Título: Banda podre da Febem
Autor:
Fonte: O Estado de São Paulo, 19/01/2005, Editoriais, p. A3

N a semana passada, mães de menores internos da Fundação Estadual do Bem-Estar do Menor (Febem) denunciaram novas sessões de tortura contra os garotos na Unidade Vila Maria. No Complexo Tatuapé, os jovens fizeram mais uma rebelião, ao que tudo indica facilitada por monitores. E o sindicato que representa os funcionários da entidade prometeu greve, piquetes e ações na Justiça contra as mudanças que o Estado planeja fazer na fundação. Essa seqüência de fatos repete outras tantas ocorridas nos últimos anos. A diferença é que, desta vez, o secretário da Justiça, Alexandre de Moraes, que acumula o cargo de presidente da Febem, tomou as medidas que há muito eram esperadas para o início de uma reforma efetiva da entidade.

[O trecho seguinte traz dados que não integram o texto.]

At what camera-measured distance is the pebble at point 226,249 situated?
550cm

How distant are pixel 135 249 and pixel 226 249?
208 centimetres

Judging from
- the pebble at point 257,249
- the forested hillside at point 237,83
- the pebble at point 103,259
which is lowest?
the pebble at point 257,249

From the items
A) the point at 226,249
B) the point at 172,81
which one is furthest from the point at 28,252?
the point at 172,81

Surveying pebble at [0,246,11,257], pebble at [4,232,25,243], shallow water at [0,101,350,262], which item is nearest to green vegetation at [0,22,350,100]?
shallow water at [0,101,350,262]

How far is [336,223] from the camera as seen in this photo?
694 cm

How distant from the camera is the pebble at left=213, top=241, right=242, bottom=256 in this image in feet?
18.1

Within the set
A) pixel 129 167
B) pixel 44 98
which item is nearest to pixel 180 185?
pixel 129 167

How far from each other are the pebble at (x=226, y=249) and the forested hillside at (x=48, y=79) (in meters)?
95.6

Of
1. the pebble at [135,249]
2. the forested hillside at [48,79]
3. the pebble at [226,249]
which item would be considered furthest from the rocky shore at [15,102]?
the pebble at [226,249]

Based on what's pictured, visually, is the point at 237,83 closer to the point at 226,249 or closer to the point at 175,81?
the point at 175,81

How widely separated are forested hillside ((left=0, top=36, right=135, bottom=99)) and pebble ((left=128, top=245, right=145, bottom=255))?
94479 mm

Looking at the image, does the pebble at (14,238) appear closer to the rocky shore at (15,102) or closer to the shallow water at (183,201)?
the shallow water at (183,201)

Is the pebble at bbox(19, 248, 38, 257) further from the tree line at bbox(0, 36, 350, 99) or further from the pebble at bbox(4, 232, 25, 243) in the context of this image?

Em relação às denúncias de tortura, 23 funcionários foram presos, após visita do secretário à Unidade Vila Maria, onde constatou que os menores foram maltratados e feridos e encontrou instrumentos usados no espancamento. Enquanto acompanhava a prisão dos monitores, Moraes foi informado sobre o início de um motim no Complexo Tatuapé. Não se tratava de coincidência. Era apenas a repetição de uma estratégia freqüentemente usada pelo sindicato da categoria para acuar o governo. O secretário e presidente da Febem seguiu para o Tatuapé e em duas horas a rebelião estava debelada. Segundo ele, menores revelaram que, às 12 horas, começaram a apanhar e a sofrer ameaças de funcionários que insuflavam a rebelião.

Frustrada a rebelião, os monitores decidiram antecipar uma greve em apoio aos servidores presos. Iniciada no sábado, a greve teve a adesão, segundo representantes do sindicato, de 95% dos funcionários. No domingo, a adesão havia caído para 45%, os piquetes desapareceram das portas dos complexos e o ato de protesto contra a prisão dos funcionários, marcado para a segunda-feira, foi cancelado.

Foi o resultado da ação do governo estadual que, na madrugada de sábado, enviou para os Complexos do Tatuapé, Brás, Vila Maria, Franco da Rocha e Raposo Tavares novos funcionários contratados para substituir os 500 que atuavam na segurança de 4,5 mil internos. O governo contratou 600 novos agentes de segurança e 300 agentes educacionais. A perspectiva de demissões frustrou os protestos planejados pelo sindicato.

"Mostramos que quem manda na Febem é o Estado e não o sindicato ou quem quer que seja", afirmou Alexandre de Moraes. Esse é o passo inicial para a reforma efetiva da fundação. Nos últimos tempos, o governo estadual se tornou refém de uma parcela dos monitores, classificados por Guido Andrade, que presidiu a Febem em 1999, como "trogloditas" e pelo atual presidente de "bandidos, torturadores".

Em fevereiro de 2003, dois monitores da Febem de Franco da Rocha foram filmados abrindo celas da unidade 31 e incitando os internos a reiniciar um motim que acabara de ser controlado. No dia seguinte, a polícia de Franco da Rocha autuou por corrupção de menores e facilitação de fuga um monitor que entregou aos internos uma pistola calibre 380, usada na fuga de 31 garotos. Os recapturados revelaram à polícia que pagariam o serviço prestado pelo monitor com o fruto dos assaltos. Um mês antes, 37 funcionários haviam sido demitidos por suspeita de integrar a quadrilha que incentivou uma das mais violentas rebeliões na Febem.

O secretário Alexandre de Moraes quer livrar a Febem da chamada "banda podre" e promete para breve a separação dos maiores de 18 anos em quatro unidades. Além disso, não mais construirá unidades de internação, preferindo "lotar o Estado" com unidades de semiliberdade, nas quais o jovem fica durante o dia, estudando e se profissionalizando, e à noite volta para casa. Até o fim do semestre pretende abrir 900 vagas nessas unidades.

De fato, a construção de novas unidades de internação não resolve o problema da Febem. É preciso separar os menores, de acordo com a idade, a compleição física e as infrações cometidas. É preciso mantê-los próximos das famílias e, na Febem, deixá-los sob os cuidados de profissionais capacitados.

Alexandre de Moraes diz que não está na Febem para conduzi-la, mas para mudá-la. Vencer as quadrilhas internas será o primeiro passo.